Required actions >>
1 - Translate this sentence from the kingfisher article into Spanish: "Within milliseconds it is airborne again."
2 - Write the next part of the kingfisher article, picking up right after its final sentence.

Document section >>
— begin —

Geoff Moon

The sacred kingfisher

The delicacy and brilliance of a hummingbird wedded to an industrial-strength beak that would do a woodpecker proud, the chimeric little kingfisher stakes a claim in our hearts. Returning with a snack for his family, this male prepares to land in the entrance of his nesting burrow in an old tree.

Written by       Photographed by Geoff Moon

Turquoise fire falls  from the sky and splashes into the water just ahead of me. Within milliseconds it is airborne again. Only when it alights a moment later is its form made manifest: a pretty little bird with a silver fish in its beak. The dazzling kingfisher has struck again.

Until the 1950s, little was known of the life history of kingfishers, or, indeed, most of our common native birds. Scientific study concentrated on endangered species and seabirds, particularly those of the Southern Ocean, and there was scant informa­tion available on such common species such as tui, morepork, kingfisher and native pigeon.

— end —

Material supplied >>
— begin —

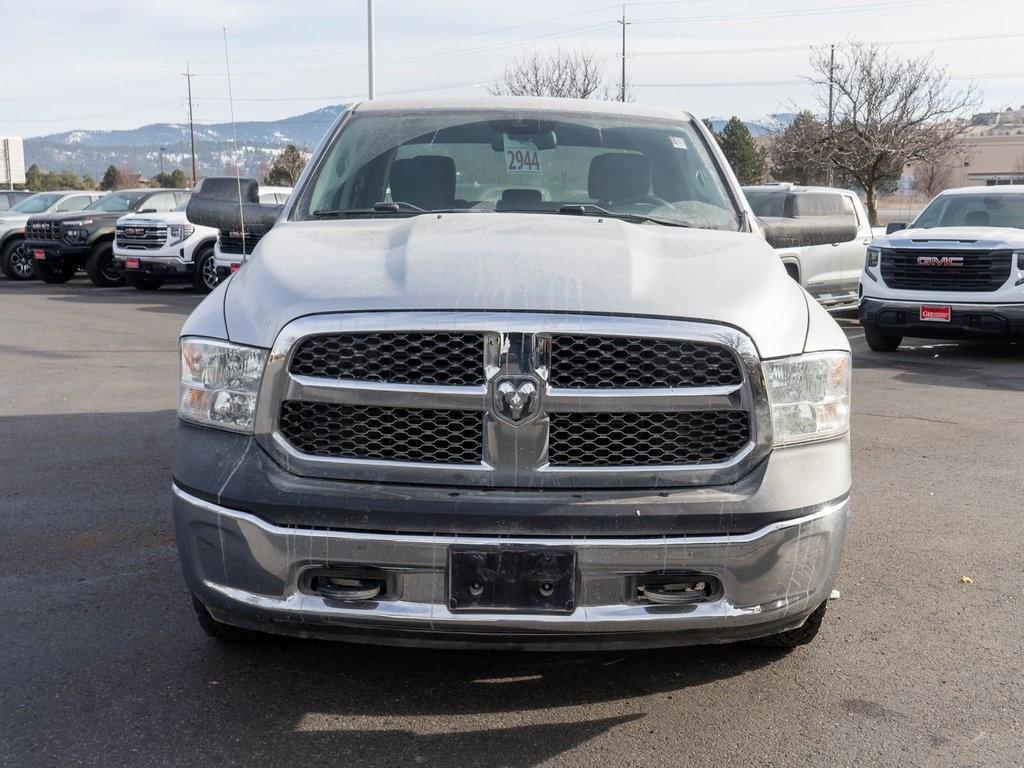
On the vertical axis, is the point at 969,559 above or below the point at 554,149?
below

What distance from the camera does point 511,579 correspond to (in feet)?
9.91

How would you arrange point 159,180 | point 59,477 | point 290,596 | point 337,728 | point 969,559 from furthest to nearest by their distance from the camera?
1. point 159,180
2. point 59,477
3. point 969,559
4. point 337,728
5. point 290,596

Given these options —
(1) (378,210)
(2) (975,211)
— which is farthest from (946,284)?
(1) (378,210)

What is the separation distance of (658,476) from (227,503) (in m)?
1.17

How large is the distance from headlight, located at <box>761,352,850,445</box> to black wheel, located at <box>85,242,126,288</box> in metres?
20.1

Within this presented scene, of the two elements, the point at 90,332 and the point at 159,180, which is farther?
the point at 159,180

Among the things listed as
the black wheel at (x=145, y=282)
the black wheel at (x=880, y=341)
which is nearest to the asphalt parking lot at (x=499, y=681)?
the black wheel at (x=880, y=341)

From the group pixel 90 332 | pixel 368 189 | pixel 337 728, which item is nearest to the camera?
pixel 337 728

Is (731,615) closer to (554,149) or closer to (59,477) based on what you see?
(554,149)

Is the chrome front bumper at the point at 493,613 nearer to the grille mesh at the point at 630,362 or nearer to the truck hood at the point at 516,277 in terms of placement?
the grille mesh at the point at 630,362

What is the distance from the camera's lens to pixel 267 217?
4855 mm

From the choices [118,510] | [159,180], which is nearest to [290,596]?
[118,510]

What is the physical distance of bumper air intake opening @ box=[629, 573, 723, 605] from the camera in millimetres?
3074

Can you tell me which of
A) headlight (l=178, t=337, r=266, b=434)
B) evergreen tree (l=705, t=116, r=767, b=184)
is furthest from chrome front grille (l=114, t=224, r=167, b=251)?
evergreen tree (l=705, t=116, r=767, b=184)
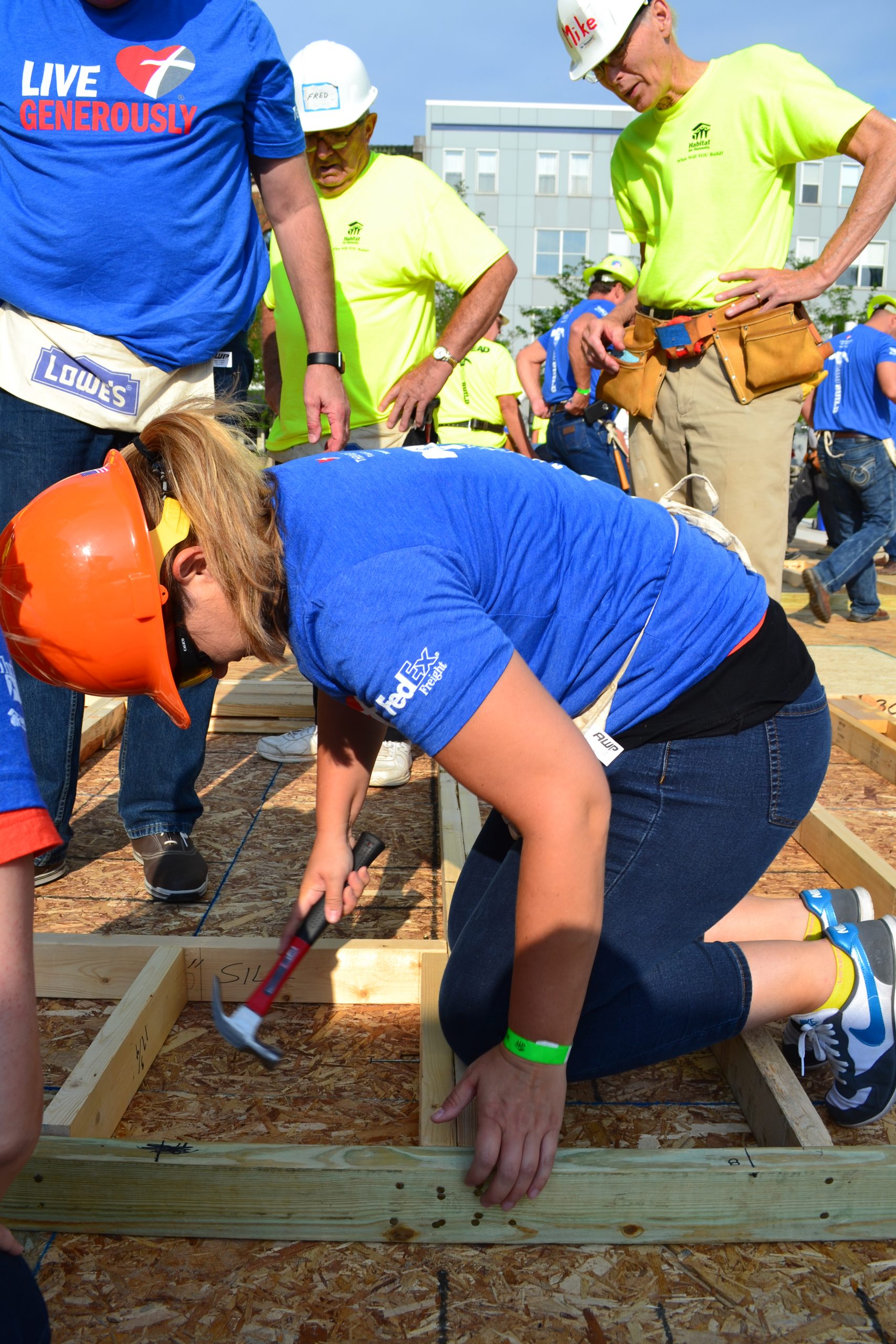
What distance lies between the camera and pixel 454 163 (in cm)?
4309

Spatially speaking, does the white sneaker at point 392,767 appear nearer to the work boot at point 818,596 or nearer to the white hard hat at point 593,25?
the white hard hat at point 593,25

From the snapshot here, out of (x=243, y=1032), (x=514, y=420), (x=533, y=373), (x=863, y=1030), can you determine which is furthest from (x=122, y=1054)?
(x=533, y=373)

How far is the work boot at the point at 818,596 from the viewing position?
7.53 meters

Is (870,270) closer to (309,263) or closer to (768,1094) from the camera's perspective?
(309,263)

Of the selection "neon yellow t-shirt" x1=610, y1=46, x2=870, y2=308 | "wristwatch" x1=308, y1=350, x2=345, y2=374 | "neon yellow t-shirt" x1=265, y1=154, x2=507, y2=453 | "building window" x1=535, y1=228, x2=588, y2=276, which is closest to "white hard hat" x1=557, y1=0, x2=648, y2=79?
"neon yellow t-shirt" x1=610, y1=46, x2=870, y2=308

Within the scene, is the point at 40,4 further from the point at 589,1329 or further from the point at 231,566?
the point at 589,1329

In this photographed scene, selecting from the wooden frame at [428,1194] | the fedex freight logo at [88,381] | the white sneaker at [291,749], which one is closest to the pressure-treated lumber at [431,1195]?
the wooden frame at [428,1194]

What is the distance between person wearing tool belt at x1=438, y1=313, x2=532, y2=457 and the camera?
26.9 feet

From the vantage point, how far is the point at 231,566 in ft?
5.50

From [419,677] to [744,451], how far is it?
94.5 inches

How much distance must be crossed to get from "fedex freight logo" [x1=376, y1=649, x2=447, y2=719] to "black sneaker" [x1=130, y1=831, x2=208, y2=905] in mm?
1564

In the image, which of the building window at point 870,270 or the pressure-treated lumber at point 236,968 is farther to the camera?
the building window at point 870,270

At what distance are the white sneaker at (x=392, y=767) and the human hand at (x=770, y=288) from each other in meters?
1.92

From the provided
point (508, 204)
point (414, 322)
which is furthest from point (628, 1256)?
point (508, 204)
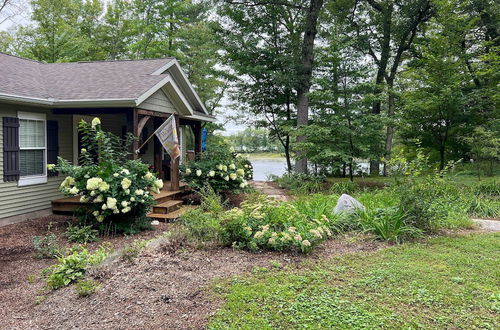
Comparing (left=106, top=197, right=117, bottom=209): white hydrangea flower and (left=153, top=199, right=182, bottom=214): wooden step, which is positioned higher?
(left=106, top=197, right=117, bottom=209): white hydrangea flower

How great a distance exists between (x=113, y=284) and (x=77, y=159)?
5.83m

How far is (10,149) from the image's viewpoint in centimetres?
658

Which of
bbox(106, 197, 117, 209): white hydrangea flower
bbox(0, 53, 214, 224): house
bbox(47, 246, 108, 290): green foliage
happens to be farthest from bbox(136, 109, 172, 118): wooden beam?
bbox(47, 246, 108, 290): green foliage

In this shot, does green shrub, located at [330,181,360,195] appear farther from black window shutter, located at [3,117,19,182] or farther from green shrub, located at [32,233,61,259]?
black window shutter, located at [3,117,19,182]

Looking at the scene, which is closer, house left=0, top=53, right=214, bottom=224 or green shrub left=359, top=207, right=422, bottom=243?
green shrub left=359, top=207, right=422, bottom=243

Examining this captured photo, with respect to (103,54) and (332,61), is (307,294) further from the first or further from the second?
(103,54)

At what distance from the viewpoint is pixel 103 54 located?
1922 cm

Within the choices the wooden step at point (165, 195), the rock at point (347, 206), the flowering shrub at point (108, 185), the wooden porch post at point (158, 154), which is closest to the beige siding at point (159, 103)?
the wooden porch post at point (158, 154)

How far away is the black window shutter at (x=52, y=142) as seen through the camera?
297 inches

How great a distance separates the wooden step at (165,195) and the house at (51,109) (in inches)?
13.5

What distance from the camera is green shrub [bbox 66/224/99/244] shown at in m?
5.43

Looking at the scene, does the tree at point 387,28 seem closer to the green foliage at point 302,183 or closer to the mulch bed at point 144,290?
the green foliage at point 302,183

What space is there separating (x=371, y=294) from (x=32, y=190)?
6962 millimetres

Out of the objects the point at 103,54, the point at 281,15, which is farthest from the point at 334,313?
the point at 103,54
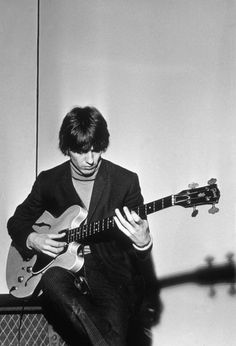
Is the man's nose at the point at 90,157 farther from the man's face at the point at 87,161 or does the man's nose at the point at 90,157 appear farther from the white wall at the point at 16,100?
the white wall at the point at 16,100

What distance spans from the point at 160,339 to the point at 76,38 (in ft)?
5.26

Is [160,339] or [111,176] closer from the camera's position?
[111,176]

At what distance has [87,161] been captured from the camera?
2.02 m

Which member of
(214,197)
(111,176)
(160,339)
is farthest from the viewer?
(160,339)

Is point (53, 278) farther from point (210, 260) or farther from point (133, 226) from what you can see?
point (210, 260)

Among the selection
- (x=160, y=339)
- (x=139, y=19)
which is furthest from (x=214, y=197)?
(x=139, y=19)

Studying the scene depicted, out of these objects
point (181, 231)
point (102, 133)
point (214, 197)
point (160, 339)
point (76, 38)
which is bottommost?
point (160, 339)

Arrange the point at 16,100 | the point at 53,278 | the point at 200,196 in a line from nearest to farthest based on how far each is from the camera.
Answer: the point at 200,196
the point at 53,278
the point at 16,100

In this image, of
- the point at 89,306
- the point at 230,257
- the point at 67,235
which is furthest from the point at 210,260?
the point at 89,306

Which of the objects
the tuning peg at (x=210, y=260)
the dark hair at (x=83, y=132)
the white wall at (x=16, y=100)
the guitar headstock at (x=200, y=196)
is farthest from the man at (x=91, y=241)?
the tuning peg at (x=210, y=260)

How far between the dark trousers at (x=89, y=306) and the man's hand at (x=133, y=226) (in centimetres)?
26

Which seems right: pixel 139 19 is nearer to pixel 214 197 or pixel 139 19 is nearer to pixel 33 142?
pixel 33 142

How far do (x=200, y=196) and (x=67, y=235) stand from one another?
0.60 metres

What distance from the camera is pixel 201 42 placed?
252 cm
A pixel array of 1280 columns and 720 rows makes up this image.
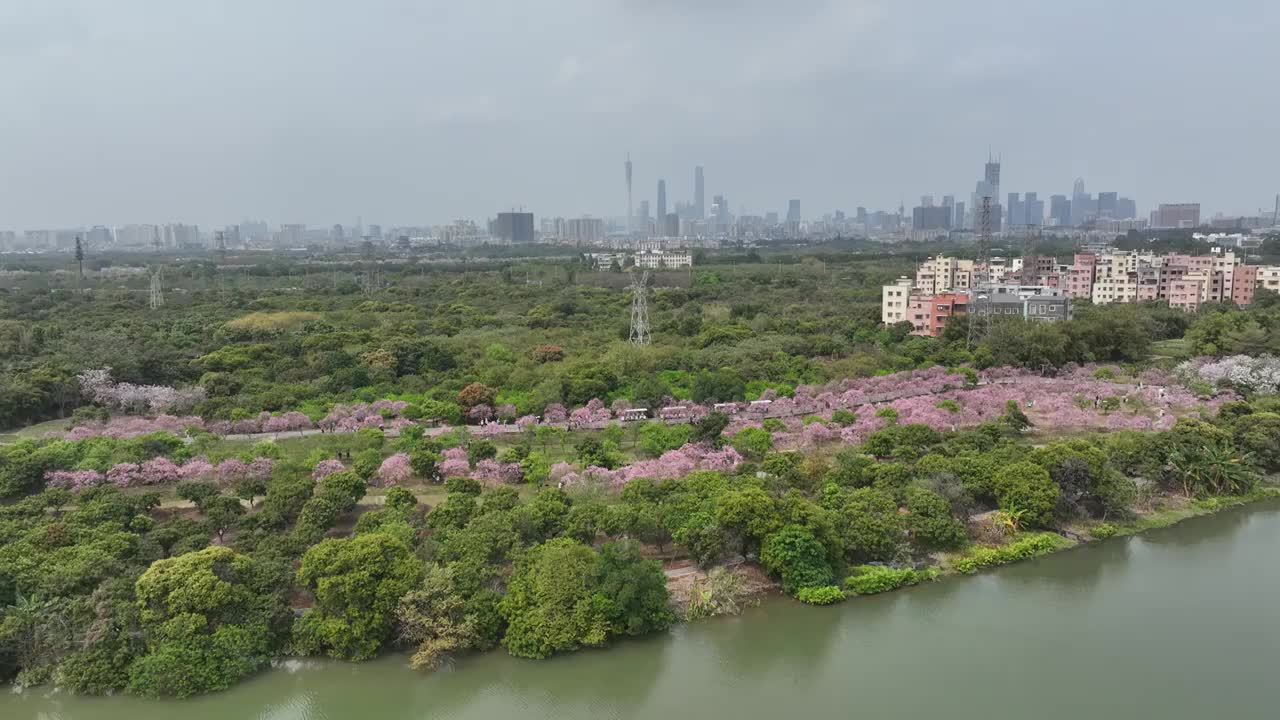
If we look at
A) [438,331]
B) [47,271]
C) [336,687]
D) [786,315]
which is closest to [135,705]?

— end —

Outputs for the tasks >>
1 - En cuestión de milisegundos vuelve a estar en el aire.

2 -
During the 1950s I worked as a veterinarian in a rural practice around Warkworth. Kingfishers were plentiful in the region, and, as they usually nested over summer—conveniently after the bustle of spring calving—I was able to spend much of my off-duty time studying and photographing the shy birds.

The kingfisher family, Alcedinidae (containing some 84 species worldwide), is represented in New Zealand by only two species, the native New Zealand kingfisher Halcyon sancta vagans and the intro­duced kookaburra Dacelo novaeguineae. Both are classed as forest kingfishers because, unlike many overseas kingfishers, they devour a much wider range of prey than just fish, and differ from the true fishing kingfishers in having stouter, more flattened bills.

The New Zealand kingfisher is distributed widely throughout the country, but is most common in northern sheltered coastal regions. It favours mangrove swamps, tidal estuaries and mudflats, but also inhabits inland rivers and lake shores, and, particularly in summer months, can he found in the depths of forests.

In open country a lone kingfisher  may often be seen perching on power lines or other high vantage points searching for prey usually insects, spiders, earthworms or lizards. In coastal regions kingfishers add seafood to their menu—mud crabs, fish, shrimps, etc.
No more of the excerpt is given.